An Inaccurate Emotion Labelling System

Existing ER technology combines the techniques of computer vision, which identifies facial expressions and machine learning algorithms to analyse and interpret emotions from those expressions. It is the latter part of the puzzle that is lacking. The technique uses supervised learning, allowing algorithms to recognise expressions that they have seen before.

The labelling method is derived from the Facial Action Coding System, which was developed in the 1980s by Paul Ekman. However, while the theory states that universal emotions show on faces even when a person tries to hide them, many scientists question the theory. The critique is that the labelling method gives preselected emotion labels, whereas emotions are actually more dynamic. The current techniques don’t cover the full cognitive processes, person-to-person interactions, or cultural competencies.


Addressing Context and Bias in Emotion Recognition

Of course, companies at the forefront of emotion AI are trying to overcome the hurdles. Affectiva constantly improves the richness and complexity of its data by using video alongside still images, including contextual data (such as voice, gait, and minute changes in the face that are beyond human perception).

Cultural nuances, moreover, are accounted for by adding another layer of analysis to the system to create ethnically-based benchmarks. However, while all of this should result in more accurate results, there is a chance that it could cause more harm than good: some studies show that facial technologies can create racial biases


A man undergoing a digital facial scan.
A concept image of a man undergoing a digital facial scan. 

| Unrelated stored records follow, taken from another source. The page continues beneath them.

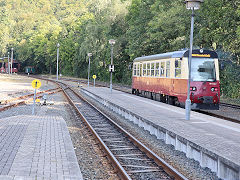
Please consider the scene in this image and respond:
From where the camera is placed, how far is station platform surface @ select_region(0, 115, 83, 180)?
6891mm

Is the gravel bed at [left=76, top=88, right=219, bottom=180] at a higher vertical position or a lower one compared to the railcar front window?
lower

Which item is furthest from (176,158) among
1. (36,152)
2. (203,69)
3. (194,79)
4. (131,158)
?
(203,69)

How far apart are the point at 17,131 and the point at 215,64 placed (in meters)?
11.9

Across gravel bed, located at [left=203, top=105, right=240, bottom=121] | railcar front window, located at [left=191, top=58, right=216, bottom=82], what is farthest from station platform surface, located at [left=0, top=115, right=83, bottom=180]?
gravel bed, located at [left=203, top=105, right=240, bottom=121]

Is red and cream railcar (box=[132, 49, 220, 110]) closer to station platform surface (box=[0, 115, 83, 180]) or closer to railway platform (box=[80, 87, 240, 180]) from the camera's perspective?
railway platform (box=[80, 87, 240, 180])

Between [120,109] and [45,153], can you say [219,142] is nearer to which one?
[45,153]

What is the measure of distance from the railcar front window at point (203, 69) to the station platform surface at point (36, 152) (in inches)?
347

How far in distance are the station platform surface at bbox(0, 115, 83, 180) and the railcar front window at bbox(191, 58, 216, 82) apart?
8810 mm

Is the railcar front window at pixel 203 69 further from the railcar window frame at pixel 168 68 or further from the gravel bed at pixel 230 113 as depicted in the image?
the railcar window frame at pixel 168 68

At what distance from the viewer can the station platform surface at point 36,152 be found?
689 centimetres

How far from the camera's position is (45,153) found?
870cm

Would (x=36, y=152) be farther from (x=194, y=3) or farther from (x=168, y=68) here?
(x=168, y=68)

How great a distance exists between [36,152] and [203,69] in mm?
12888

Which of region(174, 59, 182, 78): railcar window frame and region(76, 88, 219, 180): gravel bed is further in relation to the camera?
region(174, 59, 182, 78): railcar window frame
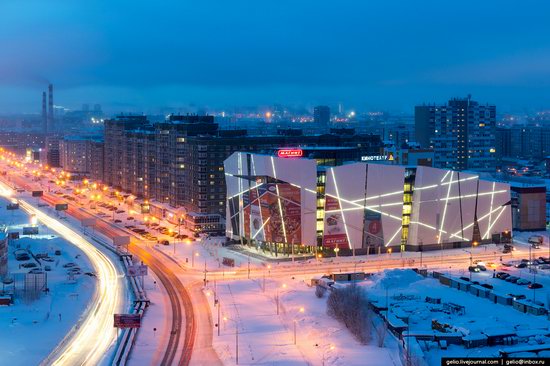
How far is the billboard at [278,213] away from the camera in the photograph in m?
48.7

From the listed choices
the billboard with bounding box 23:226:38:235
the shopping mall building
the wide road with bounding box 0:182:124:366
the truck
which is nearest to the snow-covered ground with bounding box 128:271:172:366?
the wide road with bounding box 0:182:124:366

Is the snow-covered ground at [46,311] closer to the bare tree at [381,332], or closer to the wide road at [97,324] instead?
the wide road at [97,324]

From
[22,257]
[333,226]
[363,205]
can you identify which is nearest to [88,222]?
[22,257]

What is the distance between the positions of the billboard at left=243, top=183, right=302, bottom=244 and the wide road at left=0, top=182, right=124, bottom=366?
10084 millimetres

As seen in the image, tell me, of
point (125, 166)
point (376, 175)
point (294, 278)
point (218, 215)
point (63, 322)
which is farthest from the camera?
point (125, 166)

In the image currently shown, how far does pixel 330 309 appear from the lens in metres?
34.2

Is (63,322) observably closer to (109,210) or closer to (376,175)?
(376,175)

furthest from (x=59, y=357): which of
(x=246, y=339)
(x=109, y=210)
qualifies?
(x=109, y=210)

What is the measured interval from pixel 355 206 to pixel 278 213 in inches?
199

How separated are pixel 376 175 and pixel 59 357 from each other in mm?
26726

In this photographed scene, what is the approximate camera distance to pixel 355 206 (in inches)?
1945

Plans for Future Development 

Emotional AI is certainly a market that is set to grow. Gartner has predicted that by 2022, ten per cent of our mobile devices will have emotion AI capabilities. There is a clear driver for improving customer experience and providing entertainment, but also a much more serious one relating to healthcare and automotive that requires extreme accuracy.

As with many machine learning applications, progress in emotion recognition relies on the quality and breadth of the data. There is a focus on multi-modal methods for recognising emotions, enhancing accuracy with data from increased signals.

The other area of growth is in relating emotions to context. A hybrid and multi-model approach would improve results, with machine learning detecting how people move their facial muscles—with another layer accounting for the context of that expression.

Ultimately, existing models are just too simple. It’s not enough to focus on six basic emotions and an archetypal one-to-one mapping. Metrics shouldn’t be used to make decisions just because they can be measured and connections can be made.

The relationship between facial expressions and emotions is a lot more complex, and the algorithms being used need to account for that. The future needs to see the development of more sophisticated metrics and a review of the labelling system to ensure accuracy. Only then can we actually put faith in the technology to influence our lives.